What has been collected till now is believed to be only a small percentage of plastic dumped across a 230sqkm area of the Sunderbans, covering eight blocks that were worst affected by the cyclone that had struck on May 26.

Waste collectors, including ragpickers in the city, have been engaged to weed out the plastic items and take them to recycling units. The plastic bottles are being manually sorted and their lids and labels removed before being compressed into cubes and sent for recycling.

The administration is working along with women from over 300 local self-help groups and members of the government’s vector-borne disease control teams.

“In the last 10 days, 3.5 tonnes of plastic bottles have been removed from the riverine areas with the help of local kabadiwalas”, said the district magistrate of South 24-Parganas, P. Ulganathan. “The process will continue till the entire lot is cleared.”

According to official estimates of the district administration, an estimated count of 1 crore plastic pouches, 20 lakh drinking water bottles and polythene and plastic packets were dumped in water bodies across the 69 affected gram panchayat areas in eight blocks — Kakdwip, Namkhana, Patharpratima, Sagar, Kultali, Mathurapur, Basanti and Gosaba.

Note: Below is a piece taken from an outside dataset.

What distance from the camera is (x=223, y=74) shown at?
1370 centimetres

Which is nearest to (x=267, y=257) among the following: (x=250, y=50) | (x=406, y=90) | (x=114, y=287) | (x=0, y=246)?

Of the 20-lakh bottles, approximately 9.6 lakh have been fished out of the water. The bottles that were removed weighed 9.03 tonnes and would need five or six large trucks to be transported.

Pockets of the Sunderbans delta — which are a little more than 100km from the heart of Calcutta — have been ravaged by supercyclone Amphan, which hit last year, and then Yaas.

Apart from the government’s aid, the cyclone affected areas received large quantities of private relief in form of food, water, baby food, sanitary napkins and medicines. The relief materials were all carried in plastic bags.

The bags and plastic bottles and pouches were dumped across villages after use.

“As river water flooded the villages during high tide, it washed away all the plastic. We split the accumulated plastic in separate categories — plastic bottles and the remaining plastic bags, wrappers and tetra-packs,” said Prasun Kanti Das of Aamra Susama Jalaprapat, an NGO that has been engaged by the South 24-Parganas district administration for solid waste management in the Sunderbans.

The presence of huge quantities of plastic has set alarm bells ringing among environmentalists.

“Dolphins and turtles unknowingly consume plastic and may choke to death. The smell of plastic used for carrying food attracts fish, which nibble at them. Such fish is bad for human consumption,” said Sugata Hazra, a former director of the School of Oceanographic Studies, Jadavpur University.

“The mangrove roots are breathing roots and they protrude out of the surface to breathe. If they are covered with plastic, their condition becomes as bad as that of a person who is choked,” he said.

District magistrate Ulganathan said the adminis-tration was trying to persu-ade people carrying relief materials to use starch or jute bags.